US 11,681,905 B2
	Hardware-assisted gradient optimization using streamed gradients
Jinwen Xi, Sunnyvale, CA (US); Bharadwaj Pudipeddi, San Jose, CA (US); and Marc Tremblay, Bellevue, WA (US)
Assigned to Microsoft Technology Licensing, LLC, Redmond, WA (US)
Filed by Microsoft Technology Licensing, LLC, Redmond, WA (US)
Filed on Mar. 23, 2020, as Appl. No. 16/827,367.
Prior Publication US 2021/0295141 A1, Sep. 23, 2021
Int. Cl. G06N 3/06 (2006.01); G06N 3/063 (2023.01); G06N 20/00 (2019.01); G06N 3/084 (2023.01); G06N 5/046 (2023.01); G11C 11/34 (2006.01)
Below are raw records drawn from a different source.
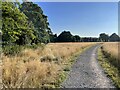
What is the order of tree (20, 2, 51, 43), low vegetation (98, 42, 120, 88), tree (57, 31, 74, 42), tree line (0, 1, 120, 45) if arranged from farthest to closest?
tree (57, 31, 74, 42) < tree (20, 2, 51, 43) < tree line (0, 1, 120, 45) < low vegetation (98, 42, 120, 88)

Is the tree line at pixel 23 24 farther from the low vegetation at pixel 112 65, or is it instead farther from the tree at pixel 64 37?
the tree at pixel 64 37

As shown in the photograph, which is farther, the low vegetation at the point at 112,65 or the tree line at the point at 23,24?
the tree line at the point at 23,24

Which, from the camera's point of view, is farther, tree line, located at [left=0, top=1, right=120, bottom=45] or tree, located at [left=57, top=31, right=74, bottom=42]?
tree, located at [left=57, top=31, right=74, bottom=42]

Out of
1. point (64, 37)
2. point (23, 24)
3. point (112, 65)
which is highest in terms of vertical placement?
point (64, 37)

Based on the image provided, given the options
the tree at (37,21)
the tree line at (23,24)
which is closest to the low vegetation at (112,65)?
the tree line at (23,24)

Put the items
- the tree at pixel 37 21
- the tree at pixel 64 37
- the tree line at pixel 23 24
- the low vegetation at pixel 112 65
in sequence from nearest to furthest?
the low vegetation at pixel 112 65, the tree line at pixel 23 24, the tree at pixel 37 21, the tree at pixel 64 37

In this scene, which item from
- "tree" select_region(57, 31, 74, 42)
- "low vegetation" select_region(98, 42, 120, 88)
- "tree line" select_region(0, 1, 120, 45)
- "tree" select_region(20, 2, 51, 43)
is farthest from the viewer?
"tree" select_region(57, 31, 74, 42)

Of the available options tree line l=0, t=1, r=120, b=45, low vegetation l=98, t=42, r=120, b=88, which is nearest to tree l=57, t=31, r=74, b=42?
tree line l=0, t=1, r=120, b=45

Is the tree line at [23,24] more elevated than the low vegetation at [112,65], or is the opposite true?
the tree line at [23,24]

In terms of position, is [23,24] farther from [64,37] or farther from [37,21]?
[64,37]

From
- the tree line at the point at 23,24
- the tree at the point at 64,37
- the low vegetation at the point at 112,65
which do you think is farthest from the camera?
the tree at the point at 64,37

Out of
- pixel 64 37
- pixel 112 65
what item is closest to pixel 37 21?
pixel 112 65

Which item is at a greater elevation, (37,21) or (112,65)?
(37,21)

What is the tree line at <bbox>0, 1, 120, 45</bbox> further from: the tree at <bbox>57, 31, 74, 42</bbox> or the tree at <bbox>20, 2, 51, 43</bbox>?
the tree at <bbox>57, 31, 74, 42</bbox>
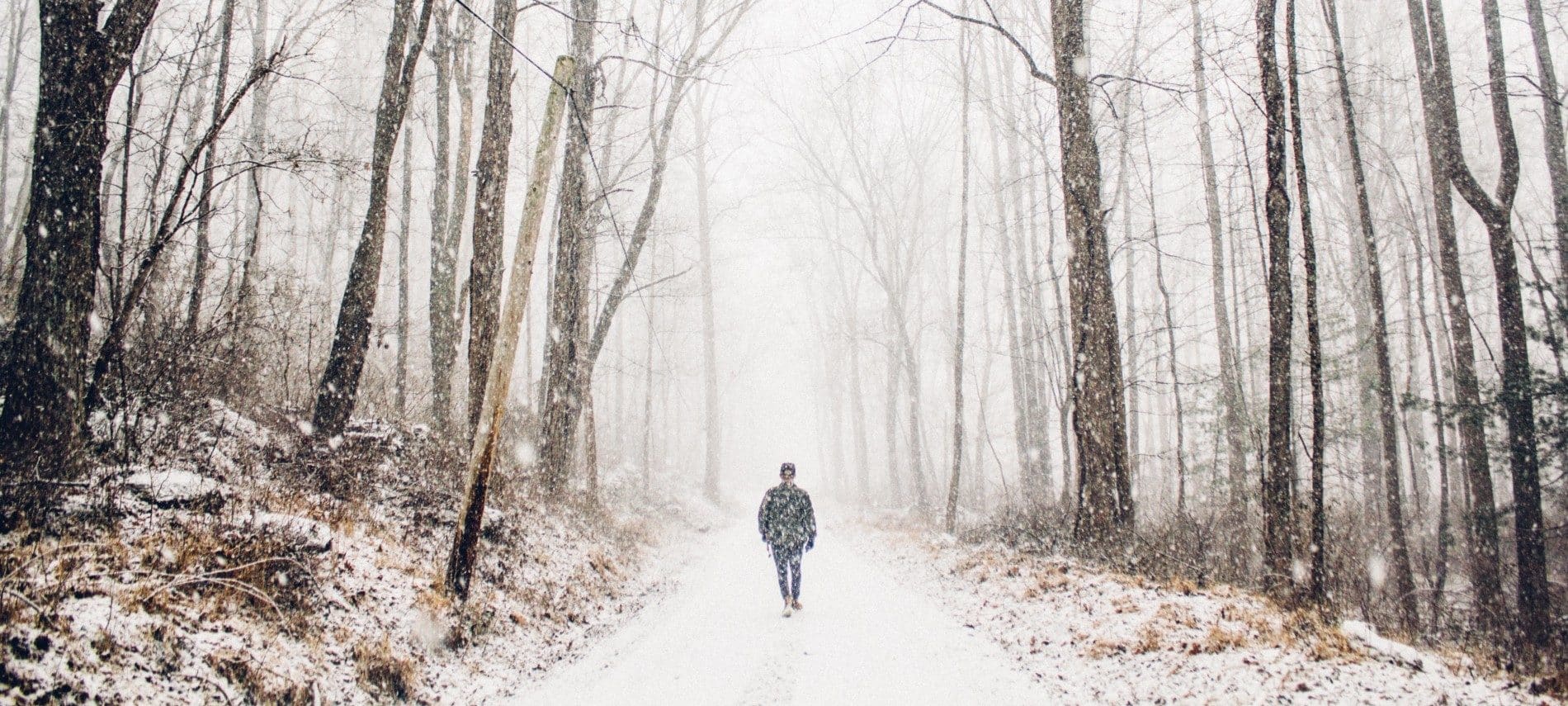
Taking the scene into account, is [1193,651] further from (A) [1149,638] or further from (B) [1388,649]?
(B) [1388,649]

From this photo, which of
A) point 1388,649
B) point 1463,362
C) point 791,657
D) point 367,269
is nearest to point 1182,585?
point 1388,649

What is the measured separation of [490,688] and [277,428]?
415 centimetres

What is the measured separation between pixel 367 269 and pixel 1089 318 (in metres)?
8.86

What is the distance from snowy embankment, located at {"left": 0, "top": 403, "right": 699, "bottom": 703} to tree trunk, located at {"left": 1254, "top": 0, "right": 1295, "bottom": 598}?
279 inches

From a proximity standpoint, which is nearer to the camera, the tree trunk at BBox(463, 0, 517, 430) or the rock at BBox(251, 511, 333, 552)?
the rock at BBox(251, 511, 333, 552)

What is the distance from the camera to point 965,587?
339 inches

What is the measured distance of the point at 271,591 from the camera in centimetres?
437

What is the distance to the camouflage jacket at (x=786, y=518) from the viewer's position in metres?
8.13

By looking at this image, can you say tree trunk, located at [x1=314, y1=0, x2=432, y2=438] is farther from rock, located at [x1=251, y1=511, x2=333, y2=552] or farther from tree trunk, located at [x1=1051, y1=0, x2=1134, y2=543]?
tree trunk, located at [x1=1051, y1=0, x2=1134, y2=543]

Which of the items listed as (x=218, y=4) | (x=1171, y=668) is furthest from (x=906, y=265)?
(x=218, y=4)

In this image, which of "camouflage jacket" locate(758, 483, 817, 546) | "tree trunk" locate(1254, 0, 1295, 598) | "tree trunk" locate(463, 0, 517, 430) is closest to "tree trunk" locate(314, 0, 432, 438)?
"tree trunk" locate(463, 0, 517, 430)

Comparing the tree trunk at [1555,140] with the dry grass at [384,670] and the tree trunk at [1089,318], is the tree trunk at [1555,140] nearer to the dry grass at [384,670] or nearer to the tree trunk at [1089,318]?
the tree trunk at [1089,318]

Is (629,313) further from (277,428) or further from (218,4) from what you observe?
(277,428)

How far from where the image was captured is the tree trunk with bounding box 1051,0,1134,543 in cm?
816
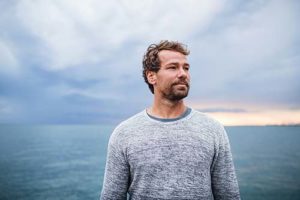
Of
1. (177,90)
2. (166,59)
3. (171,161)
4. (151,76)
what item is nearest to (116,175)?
(171,161)

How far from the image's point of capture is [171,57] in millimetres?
3510

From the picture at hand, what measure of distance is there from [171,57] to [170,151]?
3.88ft

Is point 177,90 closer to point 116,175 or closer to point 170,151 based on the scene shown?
point 170,151

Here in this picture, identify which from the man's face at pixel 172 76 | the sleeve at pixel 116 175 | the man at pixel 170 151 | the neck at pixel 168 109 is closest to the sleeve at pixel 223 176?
the man at pixel 170 151

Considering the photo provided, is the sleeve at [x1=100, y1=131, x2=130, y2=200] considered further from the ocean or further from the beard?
the ocean

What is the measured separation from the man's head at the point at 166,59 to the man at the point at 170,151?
0.04 feet

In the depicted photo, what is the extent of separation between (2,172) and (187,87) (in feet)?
452

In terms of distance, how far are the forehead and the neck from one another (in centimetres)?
51

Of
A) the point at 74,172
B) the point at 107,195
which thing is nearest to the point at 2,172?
the point at 74,172

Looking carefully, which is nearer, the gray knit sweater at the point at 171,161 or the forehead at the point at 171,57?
the gray knit sweater at the point at 171,161

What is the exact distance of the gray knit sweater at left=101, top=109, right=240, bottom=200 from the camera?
306 cm

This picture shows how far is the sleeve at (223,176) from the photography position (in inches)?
127

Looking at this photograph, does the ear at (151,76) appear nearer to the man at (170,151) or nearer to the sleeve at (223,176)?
the man at (170,151)

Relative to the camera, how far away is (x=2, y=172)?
121m
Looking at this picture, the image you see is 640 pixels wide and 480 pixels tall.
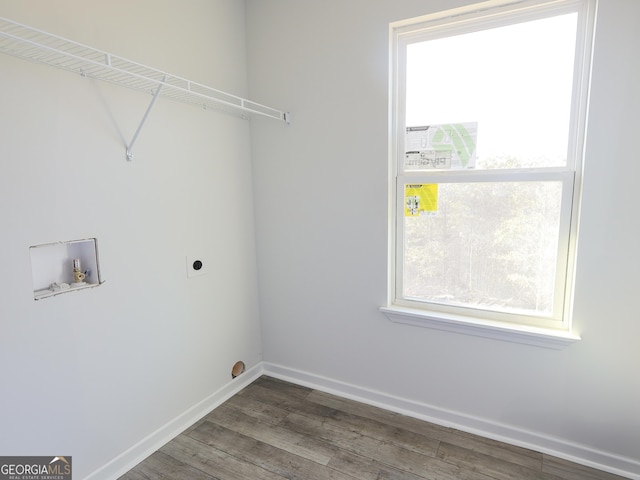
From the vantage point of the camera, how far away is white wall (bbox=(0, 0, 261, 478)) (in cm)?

CPC G06N 3/063 (2013.01) [G06N 3/084 (2013.01); G06N 5/046 (2013.01); G06N 20/00 (2019.01); G11C 11/34 (2013.01)]

20 Claims

1. A method in a system comprising a memory configured to store weights associated with a neural network model comprising L layers, wherein L is an integer greater than one, a gradient optimizer; and a plurality of workers, wherein each of the plurality of workers is configured to perform a forward pass and a backward pass on any one of the L layers associated with the neural network model, the method comprising:

during a single burst cycle, receiving gradients from each of the plurality of workers into a predetermined number of gradient buffers;

during the single burst cycle, providing the received gradients to a reduction block to generate reduced gradients;

during the single burst cycle, providing the reduced gradients to a gradient optimizer data path associated with the gradient optimizer;

during the single burst cycle moving weights from at least one buffer, coupled to the memory, to the gradient optimizer;

during the single burst cycle writing back new weights, calculated by the gradient optimizer, to the memory;

during the single burst cycle transmitting the new weights, from the gradient optimizer, to each of the plurality of workers, wherein during the single burst cycle the gradient optimizer operates on a gradient burst having a fixed number of gradients; and

during each of successive burst cycles, performing operations such that there is at least a partial overlap among operations related to: (1) receiving gradients into the predetermined number of gradient buffers, (2) providing received gradients to the reduction block, (3) providing reduced gradients to the gradient optimizer data path, and (4) writing back new weights to the memory.